Swimmer, your body is pure as the water;
cook, your blood is quick as the soil.
Everything you do is full of flowers, rich with the earth.
Your eyes go out toward the water, and the waves rise;
your hands go out to the earth and the seeds swell;
you know the deep essence of water and the earth,
conjoined in you like a formula for clay.
Naiad: cut your body into turquoise pieces,
they will bloom resurrected in the kitchen.
This is how you become everything that lives.
And so at last, you sleep, in the circle of my arms
that push back the shadows so that you can rest-
vegetables, seaweed, herbs: the foam of your dreams.
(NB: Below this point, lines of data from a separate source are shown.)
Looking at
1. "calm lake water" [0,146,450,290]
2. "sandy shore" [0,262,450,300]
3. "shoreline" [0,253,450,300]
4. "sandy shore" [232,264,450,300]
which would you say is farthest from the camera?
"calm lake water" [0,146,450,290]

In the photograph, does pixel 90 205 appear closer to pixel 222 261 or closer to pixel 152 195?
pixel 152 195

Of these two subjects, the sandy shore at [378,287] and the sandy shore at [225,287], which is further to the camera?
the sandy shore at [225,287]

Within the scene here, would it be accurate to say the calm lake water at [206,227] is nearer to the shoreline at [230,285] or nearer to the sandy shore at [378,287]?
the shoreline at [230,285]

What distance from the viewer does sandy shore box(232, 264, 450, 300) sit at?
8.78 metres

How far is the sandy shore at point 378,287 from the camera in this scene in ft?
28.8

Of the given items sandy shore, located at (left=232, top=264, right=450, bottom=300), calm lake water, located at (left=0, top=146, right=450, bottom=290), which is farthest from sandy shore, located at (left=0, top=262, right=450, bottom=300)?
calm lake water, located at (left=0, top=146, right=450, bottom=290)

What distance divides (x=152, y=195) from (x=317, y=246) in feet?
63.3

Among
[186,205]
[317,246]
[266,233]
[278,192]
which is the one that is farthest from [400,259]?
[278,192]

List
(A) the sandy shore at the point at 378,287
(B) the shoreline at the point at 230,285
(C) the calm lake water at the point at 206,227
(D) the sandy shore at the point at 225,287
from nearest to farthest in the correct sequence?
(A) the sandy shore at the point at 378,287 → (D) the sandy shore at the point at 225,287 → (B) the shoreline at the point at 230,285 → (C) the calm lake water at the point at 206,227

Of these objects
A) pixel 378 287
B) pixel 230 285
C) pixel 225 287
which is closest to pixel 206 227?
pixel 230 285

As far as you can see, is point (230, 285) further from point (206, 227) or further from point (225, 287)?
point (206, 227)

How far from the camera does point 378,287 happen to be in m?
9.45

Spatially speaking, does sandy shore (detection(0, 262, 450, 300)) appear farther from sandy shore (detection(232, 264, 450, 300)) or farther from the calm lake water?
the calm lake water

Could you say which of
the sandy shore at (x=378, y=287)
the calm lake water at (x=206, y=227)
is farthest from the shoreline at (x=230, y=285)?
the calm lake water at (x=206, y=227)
Sea Calm Poem by Langston Hughes
How still,
How strangely still
The water is today,
It is not good
For water
To be so still that way.
Sleep In The Arms Of God Poem by Dr. Antony Theodore
On the banks of Ganges
I sat in a serene and sombre mood
Looking at the playful water
as the wind like a great artist
Draws playful lines and circles
On the water.
The wind
Tickles the water
And it laughs although I can’t hear.
When the water laughs
And jumps, it moves
In lines and circles
And then rushes swift to the shore.
I sit there at the shore
With my feet in the water
And watch the lines and circles
Reach and kiss my feet
In reverent love.
The wind is playful today
And comes to my lips
With a cold feathery touch
And caresses my hair and I feel alive.
It tells me about the sweet words
Uttered by lovers on the shore
Sharing their intimate feelings.
Tonight I shall dream
Of the symphony of the dancers
And as in a fairy tale
The lovers will come on this shore,
Kiss a thousand kisses
Tell love stories,
Smile and lie on the lap of each other.
I wish you, lovers of this shore
Bliss, serenity and peace.
Sleep here lovingly
The night through.
Let the glorious moon
Pour its mild heavenly light on you.
Sleep together lovingly in the arms of God.
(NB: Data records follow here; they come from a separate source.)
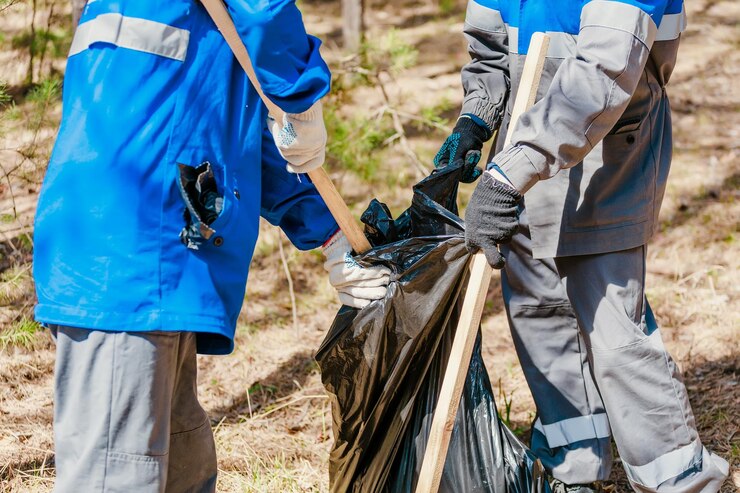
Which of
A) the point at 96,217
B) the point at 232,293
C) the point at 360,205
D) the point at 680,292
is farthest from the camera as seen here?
the point at 360,205

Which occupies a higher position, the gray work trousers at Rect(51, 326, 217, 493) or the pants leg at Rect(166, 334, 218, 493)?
the gray work trousers at Rect(51, 326, 217, 493)

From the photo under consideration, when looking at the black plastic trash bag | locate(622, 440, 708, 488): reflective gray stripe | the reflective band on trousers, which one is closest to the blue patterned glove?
the black plastic trash bag

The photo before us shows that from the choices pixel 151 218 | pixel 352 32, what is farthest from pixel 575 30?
pixel 352 32

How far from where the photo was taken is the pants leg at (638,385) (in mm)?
2314

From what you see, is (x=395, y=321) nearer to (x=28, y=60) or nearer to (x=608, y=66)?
(x=608, y=66)

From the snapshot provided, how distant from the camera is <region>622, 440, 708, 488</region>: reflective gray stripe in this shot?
232 cm

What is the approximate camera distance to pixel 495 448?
2.29m

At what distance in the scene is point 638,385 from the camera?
232 cm

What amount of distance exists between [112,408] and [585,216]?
130 cm

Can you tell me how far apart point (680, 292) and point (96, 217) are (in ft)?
10.0

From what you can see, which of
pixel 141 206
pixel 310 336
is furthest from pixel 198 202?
pixel 310 336

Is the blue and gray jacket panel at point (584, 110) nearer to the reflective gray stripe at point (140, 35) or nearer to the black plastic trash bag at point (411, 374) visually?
the black plastic trash bag at point (411, 374)

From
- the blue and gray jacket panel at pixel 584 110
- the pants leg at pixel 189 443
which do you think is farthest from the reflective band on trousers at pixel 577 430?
the pants leg at pixel 189 443

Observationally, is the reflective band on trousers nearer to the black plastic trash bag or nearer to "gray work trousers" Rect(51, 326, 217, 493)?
the black plastic trash bag
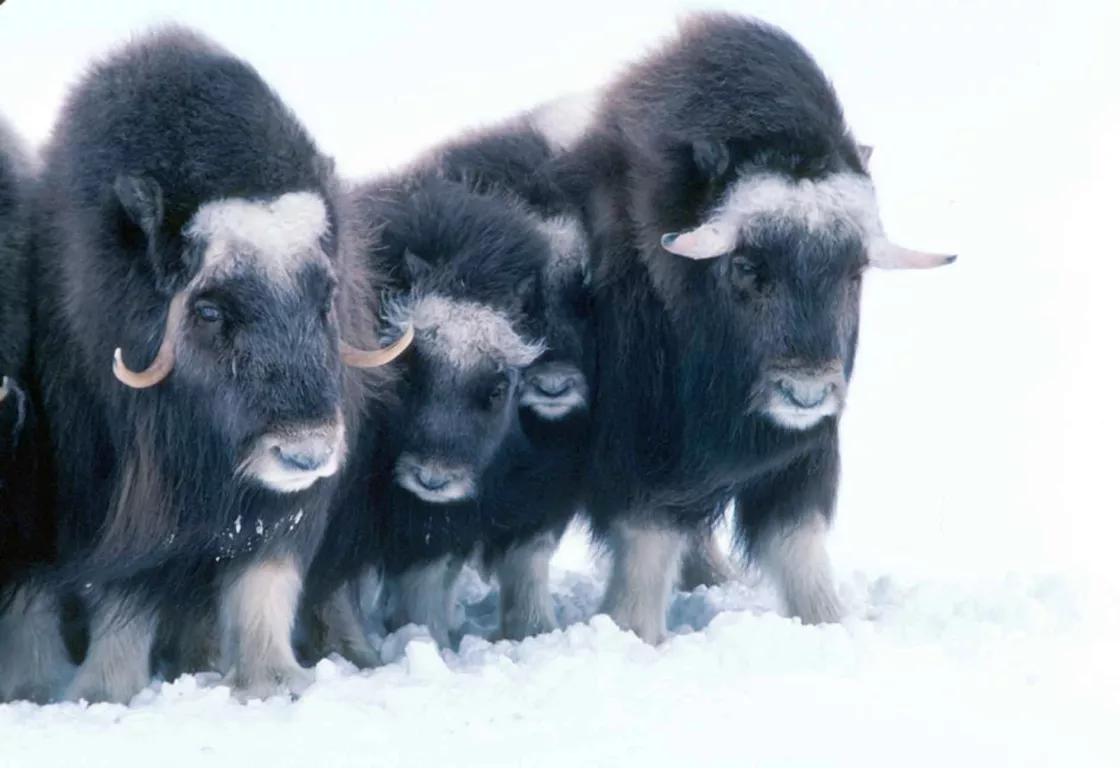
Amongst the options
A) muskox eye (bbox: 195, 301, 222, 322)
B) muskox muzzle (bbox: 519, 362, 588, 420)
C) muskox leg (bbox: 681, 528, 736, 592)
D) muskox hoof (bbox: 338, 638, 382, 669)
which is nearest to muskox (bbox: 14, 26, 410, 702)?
muskox eye (bbox: 195, 301, 222, 322)

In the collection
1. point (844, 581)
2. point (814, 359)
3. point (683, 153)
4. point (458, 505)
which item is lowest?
point (844, 581)

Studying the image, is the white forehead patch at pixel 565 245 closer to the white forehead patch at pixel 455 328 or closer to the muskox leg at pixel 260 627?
the white forehead patch at pixel 455 328

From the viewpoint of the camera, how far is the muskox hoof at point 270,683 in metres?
4.73

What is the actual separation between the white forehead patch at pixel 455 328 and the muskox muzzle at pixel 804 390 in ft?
2.52

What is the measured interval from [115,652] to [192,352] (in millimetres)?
993

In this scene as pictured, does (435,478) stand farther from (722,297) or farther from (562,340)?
(722,297)

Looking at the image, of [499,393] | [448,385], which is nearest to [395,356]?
[448,385]

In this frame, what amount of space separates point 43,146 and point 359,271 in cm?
97

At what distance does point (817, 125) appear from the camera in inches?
209

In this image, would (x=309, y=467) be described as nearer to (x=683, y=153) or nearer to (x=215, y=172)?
(x=215, y=172)

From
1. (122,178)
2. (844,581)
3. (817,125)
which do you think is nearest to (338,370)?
(122,178)

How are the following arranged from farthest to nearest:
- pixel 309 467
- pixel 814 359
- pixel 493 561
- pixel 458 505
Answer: pixel 493 561, pixel 458 505, pixel 814 359, pixel 309 467

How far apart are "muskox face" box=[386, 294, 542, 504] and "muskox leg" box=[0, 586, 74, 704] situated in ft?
3.49

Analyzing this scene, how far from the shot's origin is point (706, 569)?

Any Soul That Drank The Nectar Poem by Mewlana Jalaluddin Rumi
Any soul that drank the nectar of your passion was lifted.
From that water of life he is in a state of elation.
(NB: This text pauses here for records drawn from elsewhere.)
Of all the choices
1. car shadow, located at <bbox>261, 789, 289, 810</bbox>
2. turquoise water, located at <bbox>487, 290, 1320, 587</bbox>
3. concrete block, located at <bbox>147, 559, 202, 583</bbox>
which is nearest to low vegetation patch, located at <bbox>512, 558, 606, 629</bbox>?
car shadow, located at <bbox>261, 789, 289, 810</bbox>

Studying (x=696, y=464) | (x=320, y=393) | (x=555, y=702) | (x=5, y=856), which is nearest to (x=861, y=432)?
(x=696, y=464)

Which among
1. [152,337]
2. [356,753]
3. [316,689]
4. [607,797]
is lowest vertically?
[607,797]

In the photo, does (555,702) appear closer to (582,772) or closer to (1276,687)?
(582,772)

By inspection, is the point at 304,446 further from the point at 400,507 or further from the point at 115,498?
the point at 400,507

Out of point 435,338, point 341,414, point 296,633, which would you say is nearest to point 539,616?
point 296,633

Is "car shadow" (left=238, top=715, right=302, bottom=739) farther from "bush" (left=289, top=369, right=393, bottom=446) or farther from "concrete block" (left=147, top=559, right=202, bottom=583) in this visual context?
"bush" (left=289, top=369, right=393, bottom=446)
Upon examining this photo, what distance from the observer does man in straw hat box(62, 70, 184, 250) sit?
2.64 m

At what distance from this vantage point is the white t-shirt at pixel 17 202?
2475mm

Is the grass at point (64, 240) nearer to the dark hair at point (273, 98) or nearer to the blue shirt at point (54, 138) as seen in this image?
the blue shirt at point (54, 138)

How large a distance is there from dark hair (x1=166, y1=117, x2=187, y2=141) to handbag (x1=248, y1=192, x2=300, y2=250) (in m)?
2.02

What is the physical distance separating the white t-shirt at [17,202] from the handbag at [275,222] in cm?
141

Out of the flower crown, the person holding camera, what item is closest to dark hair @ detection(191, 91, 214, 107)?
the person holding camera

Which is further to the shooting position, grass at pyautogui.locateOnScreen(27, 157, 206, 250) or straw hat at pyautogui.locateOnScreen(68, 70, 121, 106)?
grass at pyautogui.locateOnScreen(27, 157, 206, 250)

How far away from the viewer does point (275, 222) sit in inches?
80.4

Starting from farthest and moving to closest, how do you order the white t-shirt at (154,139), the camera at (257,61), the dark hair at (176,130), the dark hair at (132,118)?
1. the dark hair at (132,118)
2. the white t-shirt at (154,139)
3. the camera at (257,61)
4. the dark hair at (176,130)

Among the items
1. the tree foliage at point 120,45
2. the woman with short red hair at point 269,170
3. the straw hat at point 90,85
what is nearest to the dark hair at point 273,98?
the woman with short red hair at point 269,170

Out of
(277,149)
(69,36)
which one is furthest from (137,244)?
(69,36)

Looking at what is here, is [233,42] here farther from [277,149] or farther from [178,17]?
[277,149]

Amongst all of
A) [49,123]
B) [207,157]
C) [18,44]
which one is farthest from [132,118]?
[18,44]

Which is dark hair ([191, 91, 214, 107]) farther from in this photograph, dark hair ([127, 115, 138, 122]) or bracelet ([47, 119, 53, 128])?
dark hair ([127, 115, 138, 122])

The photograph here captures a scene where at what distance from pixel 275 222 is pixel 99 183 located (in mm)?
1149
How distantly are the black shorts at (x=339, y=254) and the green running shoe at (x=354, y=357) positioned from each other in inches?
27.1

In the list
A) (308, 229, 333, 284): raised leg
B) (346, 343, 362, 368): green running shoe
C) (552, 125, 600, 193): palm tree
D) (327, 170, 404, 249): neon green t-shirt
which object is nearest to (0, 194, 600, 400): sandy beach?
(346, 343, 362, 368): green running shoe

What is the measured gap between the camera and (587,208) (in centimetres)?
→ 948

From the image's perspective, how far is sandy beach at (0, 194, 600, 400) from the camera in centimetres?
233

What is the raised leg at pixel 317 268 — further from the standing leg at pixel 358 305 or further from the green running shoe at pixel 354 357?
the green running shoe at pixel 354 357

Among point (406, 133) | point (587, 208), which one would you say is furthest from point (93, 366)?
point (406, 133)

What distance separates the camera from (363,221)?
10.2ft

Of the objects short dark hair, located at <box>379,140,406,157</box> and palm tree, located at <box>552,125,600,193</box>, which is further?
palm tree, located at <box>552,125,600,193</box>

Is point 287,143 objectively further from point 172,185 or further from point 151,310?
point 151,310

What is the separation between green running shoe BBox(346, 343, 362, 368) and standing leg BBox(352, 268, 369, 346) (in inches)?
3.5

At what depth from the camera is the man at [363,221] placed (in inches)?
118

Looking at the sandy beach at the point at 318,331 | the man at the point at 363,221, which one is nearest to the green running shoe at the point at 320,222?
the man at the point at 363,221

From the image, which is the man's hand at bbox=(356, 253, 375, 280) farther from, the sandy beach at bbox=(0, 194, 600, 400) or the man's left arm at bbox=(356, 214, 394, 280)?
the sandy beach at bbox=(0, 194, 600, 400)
Death came, smelled me, and sensed your fragrance instead.
From then on, death lost all hope of me.
Along The Sun-Drenched Roadside Poem by Rainer Maria Rilke
Along the sun-drenched roadside, from the great
hollow half-treetrunk, which for generations
has been a trough, renewing in itself
an inch or two of rain, I satisfy
my thirst: taking the water’s pristine coolness
into my whole body through my wrists.
Drinking would be too powerful, too clear;
but this unhurried gesture of restraint
fills my whole consciousness with shining water.
Thus, if you came, I could be satisfied
to let my hand rest lightly, for a moment,
lightly, upon your shoulder or your breast.
Once By The Pacific Poem by Robert Frost
The shattered water made a misty din.
Great waves looked over others coming in,
And thought of doing something to the shore
That water never did to land before.
The clouds were low and hairy in the skies,
Like locks blown forward in the gleam of eyes.
You could not tell, and yet it looked as if
The shore was lucky in being backed by cliff,
The cliff in being backed by continent;
It looked as if a night of dark intent
Was coming, and not only a night, an age.
Someone had better be prepared for rage.
There would be more than ocean-water broken
Before God’s last Put out the light was spoken.